What else? learners remember more lexical feedback than grammatical and in fact generally ask more questions about vocabulary, although this sort of questioning does tend to be at higher levels rather than lower. The other humdinger moment for me was the revelation that our learners should be aiming at developing around 12-15 words a lesson in order to progress appropriately.
So I found myself thinking, as one does at these times, about my own lessons. I reckon that I’m pretty good at reformulating and am definitely one for letting language emerge “on demand” in the lesson rather than being overtly dependent upon “input” language. I’m also fairly good at recording the language that arises, usually informally, I think: the day before the workshop I was revisiting an old IWB file with a colleague and found myself wondering how a whole bunch of words had appeared on the slide, which appeared to have only the most tenuous links to the main information. Where I know I need to do better, then, is the follow up work, the consolidation, if you like, something I want to be much much better at next year.
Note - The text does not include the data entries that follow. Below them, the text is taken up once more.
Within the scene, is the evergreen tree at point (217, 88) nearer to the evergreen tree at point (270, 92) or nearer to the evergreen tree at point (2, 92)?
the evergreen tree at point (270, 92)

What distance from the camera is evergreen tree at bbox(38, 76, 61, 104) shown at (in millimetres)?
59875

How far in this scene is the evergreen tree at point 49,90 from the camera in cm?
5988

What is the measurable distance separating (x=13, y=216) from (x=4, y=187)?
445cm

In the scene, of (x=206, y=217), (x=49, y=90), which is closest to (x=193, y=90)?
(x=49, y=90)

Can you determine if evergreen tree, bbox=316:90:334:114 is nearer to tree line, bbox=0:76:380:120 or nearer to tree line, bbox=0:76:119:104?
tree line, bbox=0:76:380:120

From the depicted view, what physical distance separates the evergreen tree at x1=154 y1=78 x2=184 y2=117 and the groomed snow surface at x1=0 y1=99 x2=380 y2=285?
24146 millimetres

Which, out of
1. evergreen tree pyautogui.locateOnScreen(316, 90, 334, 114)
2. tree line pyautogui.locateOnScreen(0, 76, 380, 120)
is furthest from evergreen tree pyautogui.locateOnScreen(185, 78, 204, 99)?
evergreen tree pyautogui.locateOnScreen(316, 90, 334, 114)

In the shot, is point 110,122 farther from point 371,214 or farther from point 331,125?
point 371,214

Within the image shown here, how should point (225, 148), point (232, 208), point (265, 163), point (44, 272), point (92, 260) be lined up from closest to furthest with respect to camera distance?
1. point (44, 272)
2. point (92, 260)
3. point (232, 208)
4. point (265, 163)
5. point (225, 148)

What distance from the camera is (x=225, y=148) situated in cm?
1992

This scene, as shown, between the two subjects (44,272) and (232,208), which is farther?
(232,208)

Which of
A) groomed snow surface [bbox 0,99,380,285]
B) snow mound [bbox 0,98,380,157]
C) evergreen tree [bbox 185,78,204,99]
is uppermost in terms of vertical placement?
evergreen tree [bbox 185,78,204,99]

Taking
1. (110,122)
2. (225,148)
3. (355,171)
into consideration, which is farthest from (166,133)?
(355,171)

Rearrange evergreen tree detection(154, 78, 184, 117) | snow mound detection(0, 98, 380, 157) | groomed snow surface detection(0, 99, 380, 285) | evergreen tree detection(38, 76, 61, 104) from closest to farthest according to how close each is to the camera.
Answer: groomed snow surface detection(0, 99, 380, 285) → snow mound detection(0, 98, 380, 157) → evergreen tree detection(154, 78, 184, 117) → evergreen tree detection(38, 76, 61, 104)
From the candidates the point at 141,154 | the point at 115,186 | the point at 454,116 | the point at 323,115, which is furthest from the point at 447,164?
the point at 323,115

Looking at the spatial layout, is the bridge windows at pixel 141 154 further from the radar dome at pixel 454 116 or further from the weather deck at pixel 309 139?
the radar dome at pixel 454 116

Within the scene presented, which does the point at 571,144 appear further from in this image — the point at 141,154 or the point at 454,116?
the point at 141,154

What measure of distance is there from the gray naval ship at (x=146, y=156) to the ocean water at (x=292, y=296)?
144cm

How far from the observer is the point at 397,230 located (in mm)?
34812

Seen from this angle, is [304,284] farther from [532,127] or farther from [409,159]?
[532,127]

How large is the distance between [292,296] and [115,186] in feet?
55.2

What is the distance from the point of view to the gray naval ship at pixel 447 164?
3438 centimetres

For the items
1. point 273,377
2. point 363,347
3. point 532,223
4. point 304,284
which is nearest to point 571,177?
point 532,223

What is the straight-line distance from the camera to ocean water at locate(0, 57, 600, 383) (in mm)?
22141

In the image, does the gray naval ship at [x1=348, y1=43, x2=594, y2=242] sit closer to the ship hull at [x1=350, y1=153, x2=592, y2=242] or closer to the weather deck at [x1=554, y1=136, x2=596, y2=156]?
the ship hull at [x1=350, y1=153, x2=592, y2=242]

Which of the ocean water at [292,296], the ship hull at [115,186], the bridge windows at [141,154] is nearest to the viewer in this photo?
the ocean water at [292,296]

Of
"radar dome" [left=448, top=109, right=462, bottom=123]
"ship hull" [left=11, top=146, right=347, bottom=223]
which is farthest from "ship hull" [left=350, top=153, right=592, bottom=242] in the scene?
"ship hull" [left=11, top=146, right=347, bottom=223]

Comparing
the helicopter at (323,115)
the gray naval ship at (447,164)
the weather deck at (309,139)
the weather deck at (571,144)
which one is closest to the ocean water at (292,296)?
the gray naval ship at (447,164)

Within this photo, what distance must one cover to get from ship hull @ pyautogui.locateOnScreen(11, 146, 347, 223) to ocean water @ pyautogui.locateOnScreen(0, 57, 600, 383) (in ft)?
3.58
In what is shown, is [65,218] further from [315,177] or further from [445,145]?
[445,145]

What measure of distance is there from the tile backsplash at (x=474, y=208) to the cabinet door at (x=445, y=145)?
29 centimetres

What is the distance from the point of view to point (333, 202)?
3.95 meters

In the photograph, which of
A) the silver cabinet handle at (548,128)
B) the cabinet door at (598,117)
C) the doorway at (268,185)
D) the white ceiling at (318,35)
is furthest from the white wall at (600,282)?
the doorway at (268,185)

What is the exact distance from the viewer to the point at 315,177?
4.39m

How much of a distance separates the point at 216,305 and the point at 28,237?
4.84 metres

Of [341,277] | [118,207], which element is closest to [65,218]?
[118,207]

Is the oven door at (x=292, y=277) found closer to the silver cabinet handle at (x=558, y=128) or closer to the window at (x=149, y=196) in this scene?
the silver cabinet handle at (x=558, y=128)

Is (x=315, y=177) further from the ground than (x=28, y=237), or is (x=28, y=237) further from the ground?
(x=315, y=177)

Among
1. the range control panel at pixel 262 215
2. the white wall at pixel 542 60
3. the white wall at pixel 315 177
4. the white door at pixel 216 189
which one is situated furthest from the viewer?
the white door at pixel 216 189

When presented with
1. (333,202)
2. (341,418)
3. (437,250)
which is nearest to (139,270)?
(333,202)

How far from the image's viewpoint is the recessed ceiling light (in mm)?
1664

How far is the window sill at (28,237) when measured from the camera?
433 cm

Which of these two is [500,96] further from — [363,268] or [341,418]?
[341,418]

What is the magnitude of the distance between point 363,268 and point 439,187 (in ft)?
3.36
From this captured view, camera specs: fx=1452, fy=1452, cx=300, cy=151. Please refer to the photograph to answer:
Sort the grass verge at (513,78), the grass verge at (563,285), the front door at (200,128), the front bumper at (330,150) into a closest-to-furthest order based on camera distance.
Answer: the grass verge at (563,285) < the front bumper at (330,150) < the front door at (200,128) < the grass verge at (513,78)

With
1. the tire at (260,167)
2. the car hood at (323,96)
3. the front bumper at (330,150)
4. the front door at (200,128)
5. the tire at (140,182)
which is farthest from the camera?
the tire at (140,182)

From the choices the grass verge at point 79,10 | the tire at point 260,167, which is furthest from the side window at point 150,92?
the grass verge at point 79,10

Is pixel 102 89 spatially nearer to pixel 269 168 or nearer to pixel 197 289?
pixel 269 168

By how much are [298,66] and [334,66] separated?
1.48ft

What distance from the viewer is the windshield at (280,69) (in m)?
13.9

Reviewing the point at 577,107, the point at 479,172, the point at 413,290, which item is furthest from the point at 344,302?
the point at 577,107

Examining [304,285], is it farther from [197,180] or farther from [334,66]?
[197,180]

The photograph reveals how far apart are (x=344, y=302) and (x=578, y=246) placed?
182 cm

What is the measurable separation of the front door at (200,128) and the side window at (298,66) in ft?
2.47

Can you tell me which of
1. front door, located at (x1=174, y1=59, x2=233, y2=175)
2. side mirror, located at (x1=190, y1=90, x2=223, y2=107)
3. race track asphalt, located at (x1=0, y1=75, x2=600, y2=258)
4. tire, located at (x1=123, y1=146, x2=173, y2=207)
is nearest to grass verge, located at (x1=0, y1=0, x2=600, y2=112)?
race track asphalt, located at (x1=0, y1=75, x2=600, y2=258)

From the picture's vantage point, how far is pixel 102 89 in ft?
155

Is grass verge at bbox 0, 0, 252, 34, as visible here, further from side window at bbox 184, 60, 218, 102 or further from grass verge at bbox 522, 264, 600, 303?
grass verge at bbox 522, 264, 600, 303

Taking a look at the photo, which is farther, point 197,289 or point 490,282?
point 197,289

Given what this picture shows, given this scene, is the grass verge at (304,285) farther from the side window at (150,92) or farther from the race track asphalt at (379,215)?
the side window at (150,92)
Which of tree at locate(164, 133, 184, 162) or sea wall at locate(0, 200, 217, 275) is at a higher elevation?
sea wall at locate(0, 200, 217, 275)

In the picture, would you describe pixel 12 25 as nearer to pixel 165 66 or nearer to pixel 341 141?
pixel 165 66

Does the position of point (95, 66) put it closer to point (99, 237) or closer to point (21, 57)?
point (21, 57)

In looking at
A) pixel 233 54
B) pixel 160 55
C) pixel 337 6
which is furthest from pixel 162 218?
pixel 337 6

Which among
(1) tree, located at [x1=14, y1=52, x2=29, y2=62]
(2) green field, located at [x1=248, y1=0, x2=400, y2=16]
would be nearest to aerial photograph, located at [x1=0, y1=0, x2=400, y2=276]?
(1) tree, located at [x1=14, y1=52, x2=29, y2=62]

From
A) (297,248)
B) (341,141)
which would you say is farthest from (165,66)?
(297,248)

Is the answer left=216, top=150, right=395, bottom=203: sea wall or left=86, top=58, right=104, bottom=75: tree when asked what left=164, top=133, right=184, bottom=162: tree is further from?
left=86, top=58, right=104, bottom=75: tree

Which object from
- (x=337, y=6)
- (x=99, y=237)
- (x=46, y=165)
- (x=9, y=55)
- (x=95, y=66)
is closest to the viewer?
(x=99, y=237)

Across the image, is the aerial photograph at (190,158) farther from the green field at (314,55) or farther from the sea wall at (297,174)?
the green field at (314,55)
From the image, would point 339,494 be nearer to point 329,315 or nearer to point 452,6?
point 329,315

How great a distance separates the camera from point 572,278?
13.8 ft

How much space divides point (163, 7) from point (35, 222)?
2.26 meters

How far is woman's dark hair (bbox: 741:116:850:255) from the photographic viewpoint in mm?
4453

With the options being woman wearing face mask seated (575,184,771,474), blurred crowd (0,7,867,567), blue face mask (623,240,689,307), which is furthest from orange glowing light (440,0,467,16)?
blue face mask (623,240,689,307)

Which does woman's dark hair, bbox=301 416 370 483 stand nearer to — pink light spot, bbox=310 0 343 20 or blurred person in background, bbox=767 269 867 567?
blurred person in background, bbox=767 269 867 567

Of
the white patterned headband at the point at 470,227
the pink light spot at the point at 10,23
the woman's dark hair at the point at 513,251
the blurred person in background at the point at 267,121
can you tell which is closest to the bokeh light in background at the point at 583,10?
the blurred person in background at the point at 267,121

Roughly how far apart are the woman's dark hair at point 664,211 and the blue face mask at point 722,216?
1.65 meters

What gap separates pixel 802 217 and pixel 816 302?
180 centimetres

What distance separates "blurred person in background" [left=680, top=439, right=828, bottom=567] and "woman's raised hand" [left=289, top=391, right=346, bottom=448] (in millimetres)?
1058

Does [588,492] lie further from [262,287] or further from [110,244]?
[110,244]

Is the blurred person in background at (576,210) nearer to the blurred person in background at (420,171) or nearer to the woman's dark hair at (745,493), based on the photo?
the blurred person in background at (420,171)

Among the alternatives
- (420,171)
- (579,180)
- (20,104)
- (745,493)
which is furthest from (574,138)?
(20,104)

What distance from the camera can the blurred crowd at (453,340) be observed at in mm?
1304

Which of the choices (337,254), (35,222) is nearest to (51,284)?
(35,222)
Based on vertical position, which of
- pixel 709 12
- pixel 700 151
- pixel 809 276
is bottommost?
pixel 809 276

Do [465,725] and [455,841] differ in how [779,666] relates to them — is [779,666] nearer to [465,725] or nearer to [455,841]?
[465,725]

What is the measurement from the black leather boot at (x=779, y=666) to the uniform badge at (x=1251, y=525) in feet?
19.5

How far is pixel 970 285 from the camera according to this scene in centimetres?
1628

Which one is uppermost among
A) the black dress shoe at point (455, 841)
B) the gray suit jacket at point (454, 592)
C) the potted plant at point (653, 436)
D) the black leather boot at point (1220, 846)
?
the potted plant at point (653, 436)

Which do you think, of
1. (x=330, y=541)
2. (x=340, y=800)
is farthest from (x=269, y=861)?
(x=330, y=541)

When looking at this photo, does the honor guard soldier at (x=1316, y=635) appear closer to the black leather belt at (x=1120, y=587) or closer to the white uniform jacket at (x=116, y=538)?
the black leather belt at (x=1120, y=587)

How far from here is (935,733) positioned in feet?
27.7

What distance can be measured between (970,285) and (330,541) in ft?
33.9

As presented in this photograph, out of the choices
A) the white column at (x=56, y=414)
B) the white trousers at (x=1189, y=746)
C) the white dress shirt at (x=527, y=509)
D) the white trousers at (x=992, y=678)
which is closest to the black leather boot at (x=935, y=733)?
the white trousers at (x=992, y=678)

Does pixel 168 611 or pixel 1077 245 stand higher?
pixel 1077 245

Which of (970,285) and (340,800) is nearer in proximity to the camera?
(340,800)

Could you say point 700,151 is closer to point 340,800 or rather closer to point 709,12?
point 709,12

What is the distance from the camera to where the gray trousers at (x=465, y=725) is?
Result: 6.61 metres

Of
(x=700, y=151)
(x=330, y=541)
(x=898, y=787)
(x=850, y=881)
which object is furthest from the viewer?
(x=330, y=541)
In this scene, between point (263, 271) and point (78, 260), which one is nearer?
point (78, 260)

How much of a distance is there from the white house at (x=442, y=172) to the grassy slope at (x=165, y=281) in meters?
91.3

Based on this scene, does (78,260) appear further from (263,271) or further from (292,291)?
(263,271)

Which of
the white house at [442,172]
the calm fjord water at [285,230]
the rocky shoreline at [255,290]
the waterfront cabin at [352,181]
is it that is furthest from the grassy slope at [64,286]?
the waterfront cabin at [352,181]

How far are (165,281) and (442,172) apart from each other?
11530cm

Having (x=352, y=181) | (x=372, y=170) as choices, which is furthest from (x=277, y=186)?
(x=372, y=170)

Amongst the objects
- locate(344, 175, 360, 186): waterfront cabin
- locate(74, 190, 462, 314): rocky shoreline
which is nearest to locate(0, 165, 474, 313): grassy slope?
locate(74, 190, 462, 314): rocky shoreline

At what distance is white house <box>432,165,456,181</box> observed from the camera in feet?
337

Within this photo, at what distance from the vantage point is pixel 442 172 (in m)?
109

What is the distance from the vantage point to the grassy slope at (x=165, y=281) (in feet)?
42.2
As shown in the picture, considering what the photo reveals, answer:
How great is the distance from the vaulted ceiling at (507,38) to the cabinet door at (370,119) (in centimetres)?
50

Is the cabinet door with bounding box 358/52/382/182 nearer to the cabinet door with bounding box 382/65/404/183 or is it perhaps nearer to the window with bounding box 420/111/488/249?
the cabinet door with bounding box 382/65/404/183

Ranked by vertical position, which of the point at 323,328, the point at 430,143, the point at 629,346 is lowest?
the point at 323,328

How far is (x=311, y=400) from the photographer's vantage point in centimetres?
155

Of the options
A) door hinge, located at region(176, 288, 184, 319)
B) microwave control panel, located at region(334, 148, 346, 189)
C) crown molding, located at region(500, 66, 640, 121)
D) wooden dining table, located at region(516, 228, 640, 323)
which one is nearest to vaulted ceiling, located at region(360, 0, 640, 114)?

I think I do it in the lesson, and I’ve noticed students doing this sort of conscious application of new language in the moment, but as was discussed in the workshop, teachers need to actively promote this kind of emergent, negotiated language in order to enhance learning – students need to know that the language is there and do something with it.
This is, of course, going to appeal to me as a piece of research, and I guess when you sign up to sessions at a confenrence it is often a bit of an echo chamber – I’m unlikely to be going to sessions on, say, SMART targets, or engaging learners with learning outcomes, because I’d rather scoop out my hear with a spoon than listen to someone extolling cheap performance managed behaviourism, but I’m likely to be battering down the door to a workshop on conversation and emergent language. But then you go to conferences to find out more about things you are interested in, I guess: it’s not a comprehensive education, so to speak. I’d have been deeply disappointed to find out about Richard’s workshop second hand, whatever happened.
I’ve just seen the wordcount in the bottom corner creeping up towards 1500, so I think I should probably stop. This doesn’t mean I’ve nothing to say about storytelling from Jamie Keddie, just that this post is getting ridiculously long! In a lot of ways Jami’s talk on storytelling and ways to exploit videos in line with this was similar – after all, these kinds of activities often build on language that emerges in reaction to, or as part of the story – opportunities are presented for emergent language which can be capitalised upon and exploited in just the same way.
So it was a good day, and a good event – I’ve got a serious batch of ideas for next year, which is sort of the point, isn’t it?